§ **WRITTEN TASK**: Reproduce every one of the rows below verbatim, omitting the pictures from your answer.

§ **RECORD EXCERPTS**:
------------------------------------------------------------

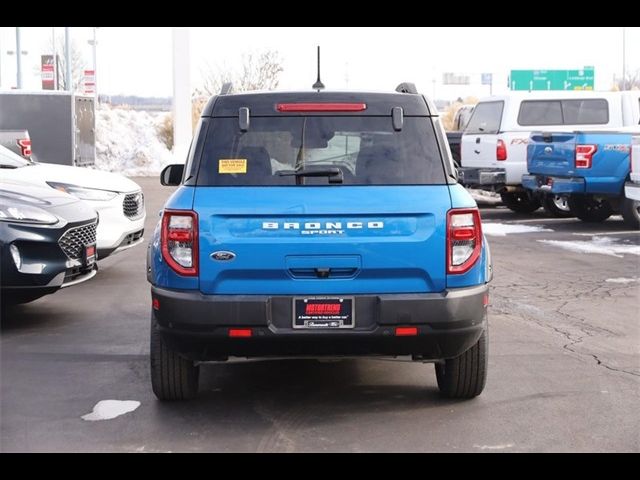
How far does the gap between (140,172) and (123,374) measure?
94.7ft

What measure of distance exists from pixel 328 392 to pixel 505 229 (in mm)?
10463

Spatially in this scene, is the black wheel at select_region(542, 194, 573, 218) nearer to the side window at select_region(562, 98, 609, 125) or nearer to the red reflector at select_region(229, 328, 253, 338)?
the side window at select_region(562, 98, 609, 125)

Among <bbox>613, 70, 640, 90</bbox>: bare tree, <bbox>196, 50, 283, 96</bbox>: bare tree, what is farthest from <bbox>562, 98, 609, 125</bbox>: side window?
<bbox>613, 70, 640, 90</bbox>: bare tree

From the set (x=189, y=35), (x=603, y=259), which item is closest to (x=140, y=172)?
(x=189, y=35)

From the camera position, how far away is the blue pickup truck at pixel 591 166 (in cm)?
1591

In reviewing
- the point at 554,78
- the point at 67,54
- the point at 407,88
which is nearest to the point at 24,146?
the point at 407,88

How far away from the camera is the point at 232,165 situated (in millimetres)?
5531

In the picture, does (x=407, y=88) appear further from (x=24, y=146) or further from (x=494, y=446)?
(x=24, y=146)

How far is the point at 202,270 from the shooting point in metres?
5.33

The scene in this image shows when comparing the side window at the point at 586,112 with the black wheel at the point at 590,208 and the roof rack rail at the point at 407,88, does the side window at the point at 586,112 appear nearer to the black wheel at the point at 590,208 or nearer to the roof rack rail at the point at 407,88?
the black wheel at the point at 590,208

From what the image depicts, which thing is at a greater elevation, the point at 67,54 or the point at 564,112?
the point at 67,54

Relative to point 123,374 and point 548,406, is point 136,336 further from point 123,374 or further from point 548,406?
point 548,406

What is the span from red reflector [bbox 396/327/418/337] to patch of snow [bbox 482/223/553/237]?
10.3 metres

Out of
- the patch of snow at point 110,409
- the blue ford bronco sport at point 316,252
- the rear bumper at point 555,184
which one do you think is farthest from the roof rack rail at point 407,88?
the rear bumper at point 555,184
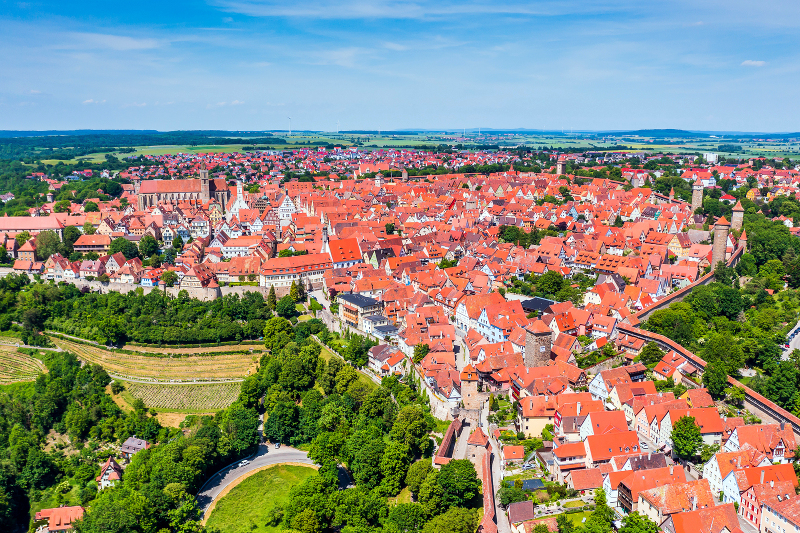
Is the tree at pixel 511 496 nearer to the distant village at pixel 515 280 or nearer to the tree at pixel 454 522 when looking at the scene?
the distant village at pixel 515 280

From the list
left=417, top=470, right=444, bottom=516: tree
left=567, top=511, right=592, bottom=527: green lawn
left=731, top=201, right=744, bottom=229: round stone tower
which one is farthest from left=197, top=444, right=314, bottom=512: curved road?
left=731, top=201, right=744, bottom=229: round stone tower

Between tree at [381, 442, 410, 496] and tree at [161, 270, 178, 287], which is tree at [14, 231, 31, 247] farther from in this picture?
tree at [381, 442, 410, 496]

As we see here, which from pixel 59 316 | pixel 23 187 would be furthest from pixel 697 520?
pixel 23 187

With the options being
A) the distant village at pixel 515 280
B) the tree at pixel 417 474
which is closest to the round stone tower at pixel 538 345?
the distant village at pixel 515 280

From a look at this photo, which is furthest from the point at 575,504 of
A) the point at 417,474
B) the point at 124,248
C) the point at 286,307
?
the point at 124,248

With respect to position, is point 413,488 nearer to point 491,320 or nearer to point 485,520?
point 485,520

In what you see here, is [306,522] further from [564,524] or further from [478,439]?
[564,524]
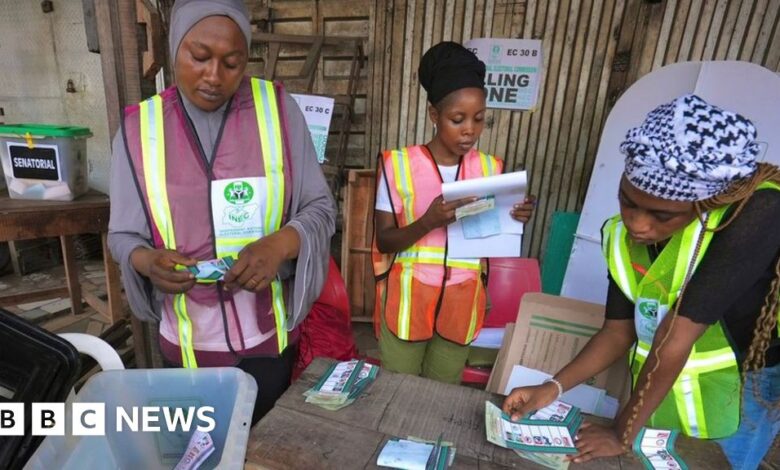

------------------------------------------------------------

§ **SOLUTION BELOW**:
How far does the gap between (140,172) and (123,374) measure?
94.7ft

What measure of distance exists from pixel 328 392 to pixel 505 229 (in mm)?
10463

Spatially in this scene, is the black wheel at select_region(542, 194, 573, 218) nearer to the side window at select_region(562, 98, 609, 125) or nearer to the red reflector at select_region(229, 328, 253, 338)?
the side window at select_region(562, 98, 609, 125)

Among <bbox>613, 70, 640, 90</bbox>: bare tree, <bbox>196, 50, 283, 96</bbox>: bare tree, what is farthest from <bbox>562, 98, 609, 125</bbox>: side window?
<bbox>613, 70, 640, 90</bbox>: bare tree

From the set (x=189, y=35), (x=603, y=259), which item is closest to (x=140, y=172)?
(x=189, y=35)

From the camera position, how far away is the blue pickup truck at pixel 591 166 (in cm)?
1591

In reviewing
- the point at 554,78
- the point at 67,54
- the point at 407,88
which is nearest to the point at 24,146?
the point at 407,88

How far away from the camera is the point at 232,165 situated (in millimetres)?
5531

In the picture, does (x=407, y=88) appear further from (x=24, y=146) or further from (x=494, y=446)?
(x=24, y=146)

How far is the point at 202,270 from the shooting point in metres?
5.33

The scene in this image shows when comparing the side window at the point at 586,112 with the black wheel at the point at 590,208 and the roof rack rail at the point at 407,88, does the side window at the point at 586,112 appear nearer to the black wheel at the point at 590,208 or nearer to the roof rack rail at the point at 407,88?
the black wheel at the point at 590,208

From what the image depicts, which thing is at a greater elevation, the point at 67,54 or the point at 564,112?
the point at 67,54

Relative to point 123,374 and point 548,406, is point 136,336 further from point 123,374 or further from point 548,406?
point 548,406

What is the span from red reflector [bbox 396/327/418/337] to patch of snow [bbox 482/223/553/237]?
10.3 metres

Out of
- the patch of snow at point 110,409
- the blue ford bronco sport at point 316,252
- the rear bumper at point 555,184
which one do you think is farthest from the roof rack rail at point 407,88?
the rear bumper at point 555,184
Is the tree at pixel 511 496 nearer to the distant village at pixel 515 280 or nearer to the tree at pixel 454 522 when looking at the scene?
the distant village at pixel 515 280

From the list
left=417, top=470, right=444, bottom=516: tree
left=567, top=511, right=592, bottom=527: green lawn
left=731, top=201, right=744, bottom=229: round stone tower
which one is farthest from left=197, top=444, right=314, bottom=512: curved road?
left=731, top=201, right=744, bottom=229: round stone tower

Between tree at [381, 442, 410, 496] and tree at [161, 270, 178, 287], which is tree at [14, 231, 31, 247] farther from in this picture?
tree at [381, 442, 410, 496]

As we see here, which from pixel 59 316 | pixel 23 187 would be furthest from pixel 697 520?
pixel 23 187

With the options being
A) the distant village at pixel 515 280
B) the tree at pixel 417 474
which is closest to the round stone tower at pixel 538 345?
the distant village at pixel 515 280

From a look at this photo, which is furthest from the point at 575,504 of
A) the point at 417,474
B) the point at 124,248
C) the point at 286,307
?
the point at 124,248

With respect to position, is point 413,488 nearer to point 491,320 or nearer to point 485,520?
point 485,520

In what you see here, is [306,522] further from [564,524] or further from [478,439]?
[564,524]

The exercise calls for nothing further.